" Ela tinha a beleza tranquila da maturidade. Alguns fios de cabelo branco davam ao seu rosto um encanto especial. De hábitos domésticos e simples, um de seus prazeres era assentar-se numa poltrona e entrar na bolha que a leitura cria. Quem lê está num outro mundo, muito distante.
O marido a observava de longe. Olhos que observam são aqueles que olham quando o outro não está olhando. Seu olhar era o de apaixonado que desconfia, olhar de ciúme. Os olhos do ciumento vigiam. Vigiam gestos, movimentos, horas, sorrisos. Vigiam porque as modulações silenciosas e distraídas da pessoa amada podem conter revelações sobre aquilo que ela esta pensando. O ciumento suspeita que o ser amado lhe esconda alguma coisa. Olha na esperança de ver algo escondido, de entrar dentro do segredo do outro. O ciumento detesta os pensamentos.
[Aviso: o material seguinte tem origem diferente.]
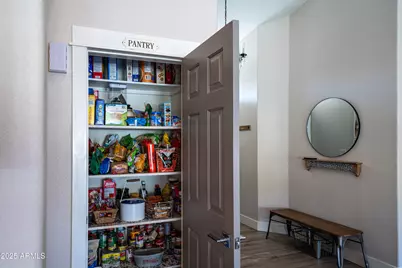 6340 W Donald Drive, Glendale, AZ 85310 - Photo 25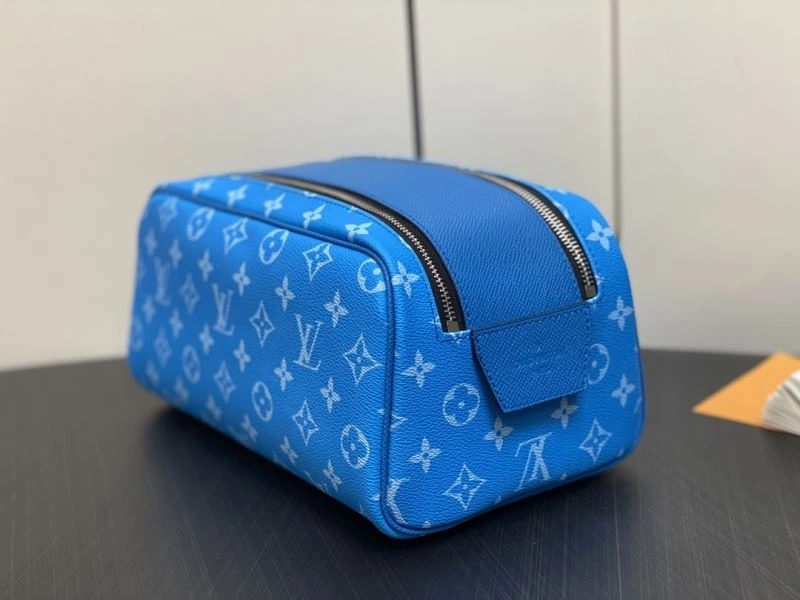 LV Cosmetic Bags 4286D-0008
Por mais que os vigie, eles estão além de sua vigilância.
Ele queria adivinhar seus pensamentos. E a sua vigilância se exacerbava quando ela sorria ou ria. Como explicar este sorriso se ele, o marido, não estava dentro do livro? Ela não precisava dele pra ser feliz. Porque ali, mergulhada no livro, o marido não existia..."
"O ciúme nasce quando se toma consciência de que a pessoa amada é livre. Ela é um pássaro pousado no ombro. Nada o prende. Pode voar quando quiser."